If this doesn’t work you could try to upsample your signal from 8000 to 16000:

sig8 = torch.rand(1,8000)
sig16 = torch.nn.Upsample(scale_factor=2)(sig8[None,])
1 Like

Nice work!
I have been working on this dataset some time ago. The preprocessing of the data consumed most of the time spend. Also used the “kahst method” to extract spectrograms. I used hop-length and n_fft size to create more or less square spectrograms. I deleted the lower frequences to create square (256*256) spectrograms. These can be easily processed in “resnet-models”.
Most problematic (and still deserves more time) is the fact that from each sound file lots of spectrograms are created. When splitting the data in a trainingset and testset you have be aware not to use different parts of the same soundfile for training and testing or else you get really low error rates because training and test images are very similar. (I didn find an easy solution yet).

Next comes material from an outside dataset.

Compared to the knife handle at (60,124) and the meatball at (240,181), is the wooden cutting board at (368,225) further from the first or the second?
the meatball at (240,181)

I wondered why you chose to use 1 second fragment to make make your specrograms. Most birdsongs are longer than 1 second so you might throw away valuable information.

Looking forward to see more of your work with this datafile.

Great work with fastai audio guys :slight_smile: I’m currently going through 02_tutorial at the moment. A few notes:

Currently trying to build will fail as the highest requirement is python 3.6.9. However after manually importing, everything works fine in Python 3.7 :slight_smile:

Also, on the 250 speakers you don’t need the freeze/unfreeze section as we never split and freeze our model. It doesn’t affect anything but it can be a bit misleading. (Also since we have only one layer group you don’t need slice in the learning rates). Great job again!!! :smiley:


Hi all, I just wanted to ask, is anyone here trying out the DeepFake competition on Kaggle? It covers both audio and visual modifications (per description) but most kernels focus on the visuals (as they’re far more obvious).

1 Like

Just starting on it, thinking about using the audio lib too :slight_smile: